**Stated exercise:** Reproduce each of the following records word for word, omitting the pictures from your answer.

**Items:**
----------

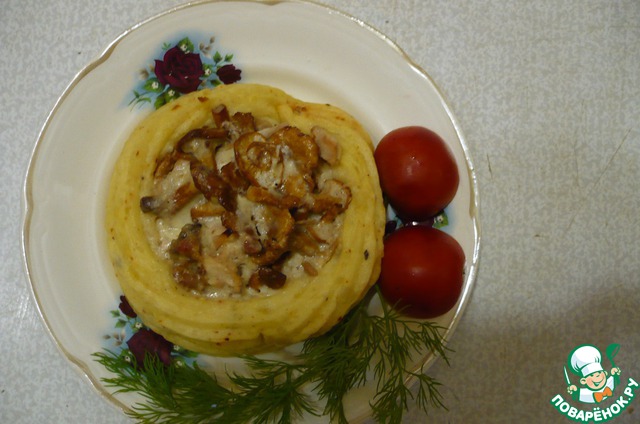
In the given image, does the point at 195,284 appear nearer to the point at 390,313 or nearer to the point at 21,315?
the point at 390,313

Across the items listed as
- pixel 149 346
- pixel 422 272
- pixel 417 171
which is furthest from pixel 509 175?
pixel 149 346

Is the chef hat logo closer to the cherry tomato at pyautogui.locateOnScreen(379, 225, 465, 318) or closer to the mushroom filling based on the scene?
the cherry tomato at pyautogui.locateOnScreen(379, 225, 465, 318)

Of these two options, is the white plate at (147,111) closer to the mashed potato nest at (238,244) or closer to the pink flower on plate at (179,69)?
the pink flower on plate at (179,69)

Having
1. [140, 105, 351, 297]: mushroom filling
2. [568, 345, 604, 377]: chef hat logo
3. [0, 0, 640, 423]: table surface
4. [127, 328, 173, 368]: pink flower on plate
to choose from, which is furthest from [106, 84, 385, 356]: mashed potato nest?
[568, 345, 604, 377]: chef hat logo

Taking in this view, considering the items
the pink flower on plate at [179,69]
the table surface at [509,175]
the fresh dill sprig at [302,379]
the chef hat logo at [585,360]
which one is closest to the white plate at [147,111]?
the pink flower on plate at [179,69]

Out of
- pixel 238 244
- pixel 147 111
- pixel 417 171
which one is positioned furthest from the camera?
pixel 147 111

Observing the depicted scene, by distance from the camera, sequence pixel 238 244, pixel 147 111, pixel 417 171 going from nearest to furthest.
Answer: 1. pixel 238 244
2. pixel 417 171
3. pixel 147 111

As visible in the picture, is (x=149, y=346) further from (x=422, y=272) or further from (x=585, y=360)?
(x=585, y=360)
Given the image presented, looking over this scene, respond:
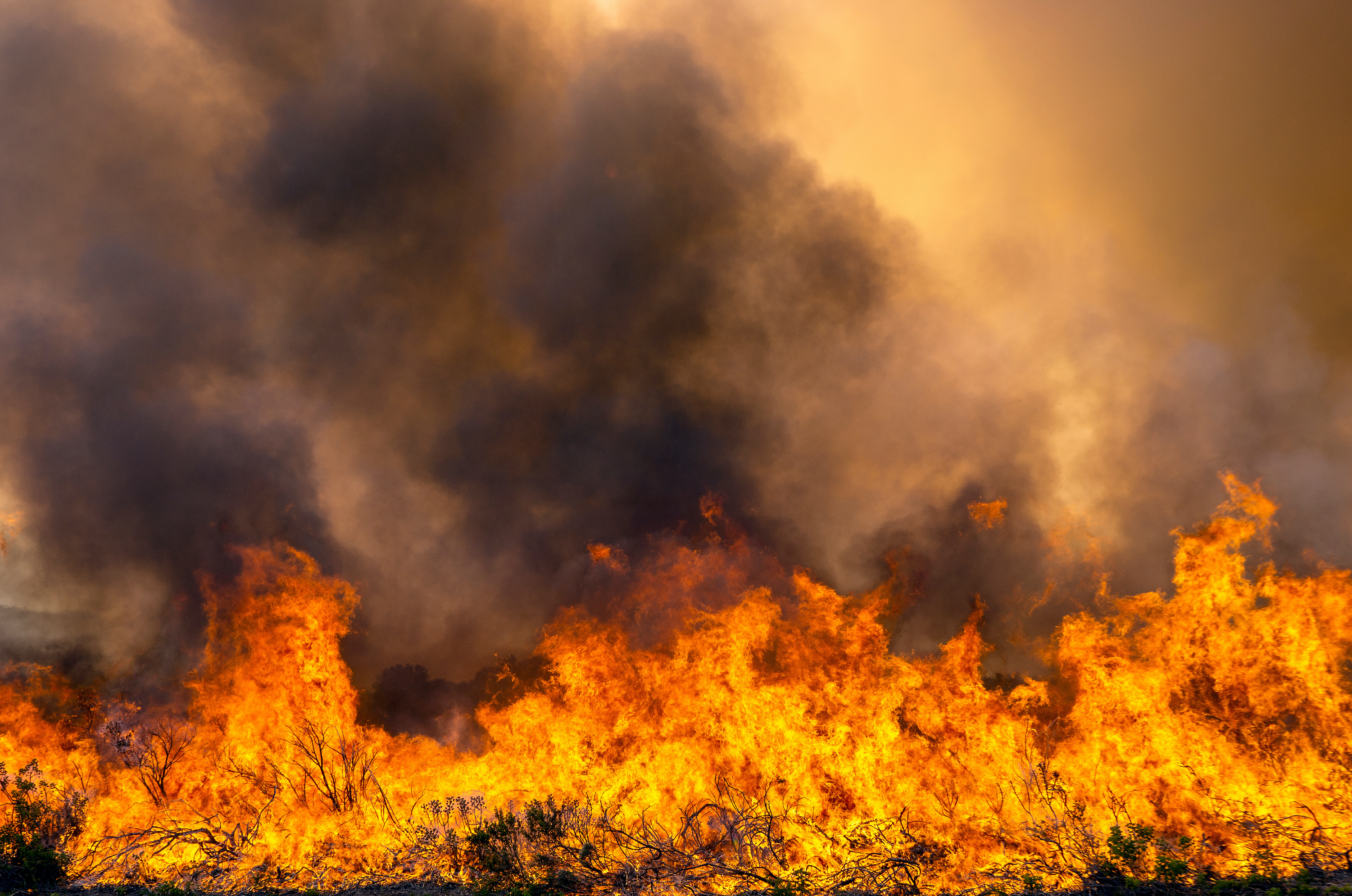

----------

**Worked solution:**
In the given image, does the point at 195,284 appear nearer to the point at 390,313 or nearer to the point at 21,315?
the point at 390,313

Across the items listed as
- pixel 149 346
- pixel 422 272
- pixel 417 171
which is furthest from pixel 509 175?
pixel 149 346

Is the chef hat logo closer to the cherry tomato at pyautogui.locateOnScreen(379, 225, 465, 318) or closer to the mushroom filling based on the scene?
the cherry tomato at pyautogui.locateOnScreen(379, 225, 465, 318)

Of these two options, is the white plate at (147,111) closer to the mashed potato nest at (238,244) or closer to the pink flower on plate at (179,69)?
the pink flower on plate at (179,69)

Having
1. [140, 105, 351, 297]: mushroom filling
2. [568, 345, 604, 377]: chef hat logo
3. [0, 0, 640, 423]: table surface
4. [127, 328, 173, 368]: pink flower on plate
to choose from, which is furthest from [106, 84, 385, 356]: mashed potato nest?
[568, 345, 604, 377]: chef hat logo

Taking in this view, considering the items
the pink flower on plate at [179,69]
the table surface at [509,175]
the fresh dill sprig at [302,379]
the chef hat logo at [585,360]
which one is closest to the white plate at [147,111]?
the pink flower on plate at [179,69]

Out of
- pixel 238 244
- pixel 147 111
- pixel 417 171
which one is positioned furthest from the camera?
pixel 147 111

Observing the depicted scene, by distance from the camera, sequence pixel 238 244, pixel 147 111, pixel 417 171 going from nearest to furthest.
Answer: 1. pixel 238 244
2. pixel 417 171
3. pixel 147 111

As visible in the picture, is (x=149, y=346) further from (x=422, y=272) or further from (x=585, y=360)?
(x=585, y=360)
Given the image presented, looking over this scene, respond:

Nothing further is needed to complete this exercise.